**Exercise text**:
================================

A feedback loop is an ongoing cycle, where one thing propels or halts the next, and either that propelling or halting creates further propelling or halting which will spiral the system in one direction. As time passes and the feedback loop continues, it becomes more or less of something, and increasingly difficult to reverse and bring back to its original state before the initial occurrence. Let’s break that down.

Say you are assigned a major project — you have a little less than a month to complete it. It’s a daunting task, so you decide to give yourself a week before you start working on it. The next week, you’re overwhelmed as you are now left with only two weeks rather than three, so you wait. Eventually you find yourself a few days before the deadline, panic at an all-time high. The more you waited on your project, the more overwhelmed you became, and the less likely you were to get it completed in a timely and well-done manner. Procrastination is a dishearteningly relatable feedback loop.

As you will see, feedback loops are instrumental in pushing climate change along, though it is important to note that there are also powerful negative feedback loops at play that are minimizing the effects of climate change. Below I have outlined the feedback loops I deemed most important to understand how climate change is occurring. There are many more feedback loops related to climate change that I have not described, including but not limited to desertification, solubility pumps, and planck feedback.

================================

**Task to complete**: Revise the passage on feedback loops between "A feedback loop" and "break that down.", inclusive, changing "spiral" to "push".

**Available data**:
================================

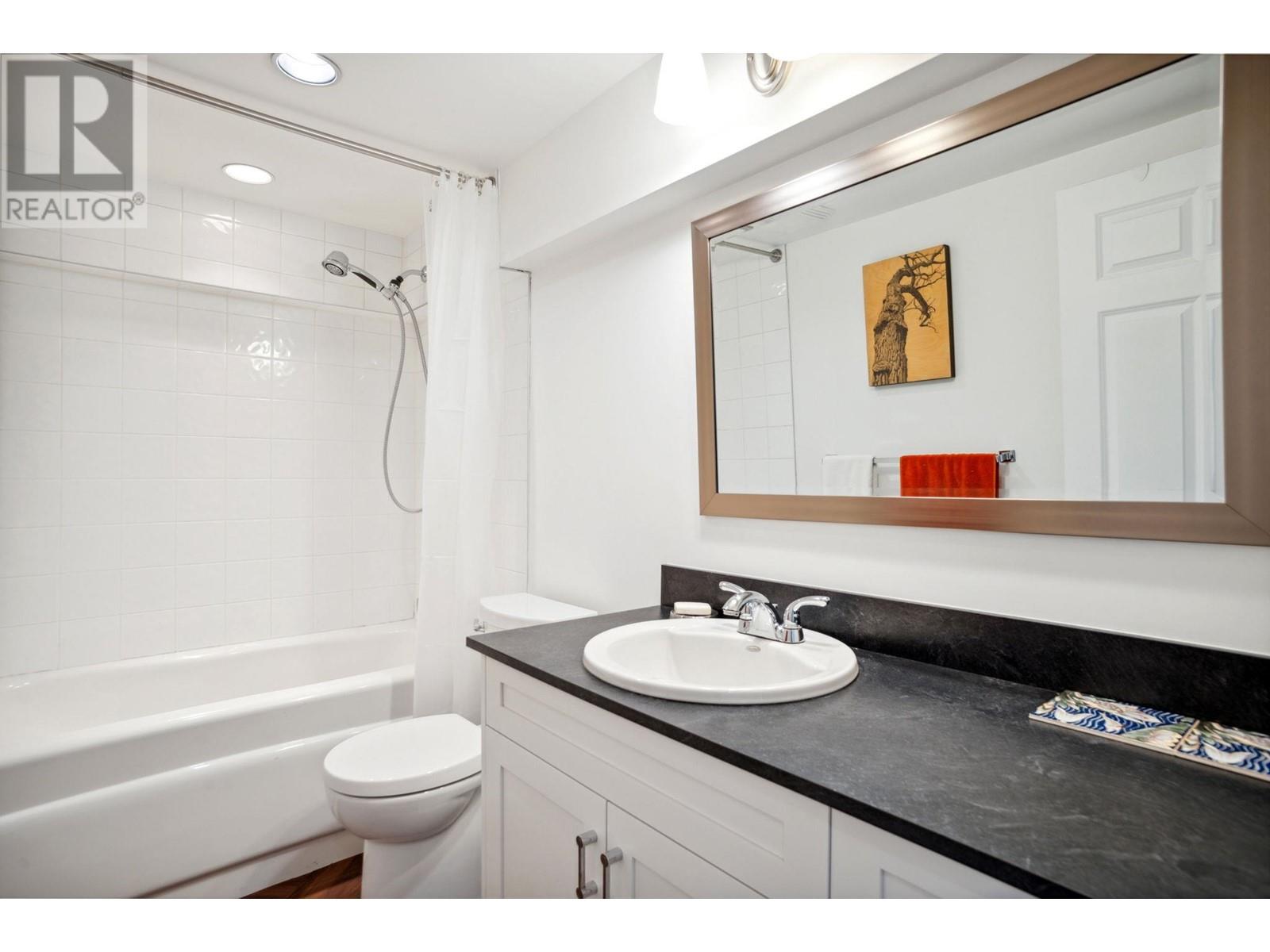 2562 Wallace Crescent, Vancouver, British Columbia  V6R 3V4 - Photo 34 - R2989235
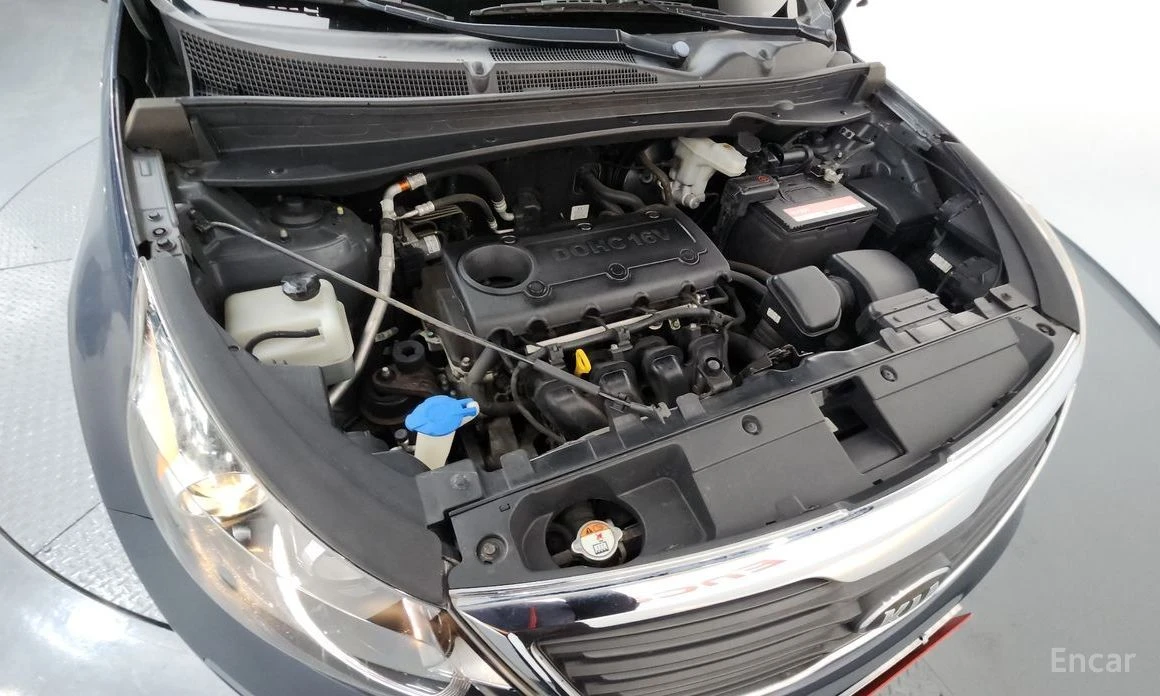 Kia Sportage, снимка 6 - Автомобили и джипове - 53864892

================================

**Final answer**:
A feedback loop is an ongoing cycle, where one thing propels or halts the next, and either that propelling or halting creates further propelling or halting which will push the system in one direction. As time passes and the feedback loop continues, it becomes more or less of something, and increasingly difficult to reverse and bring back to its original state before the initial occurrence. Let’s break that down.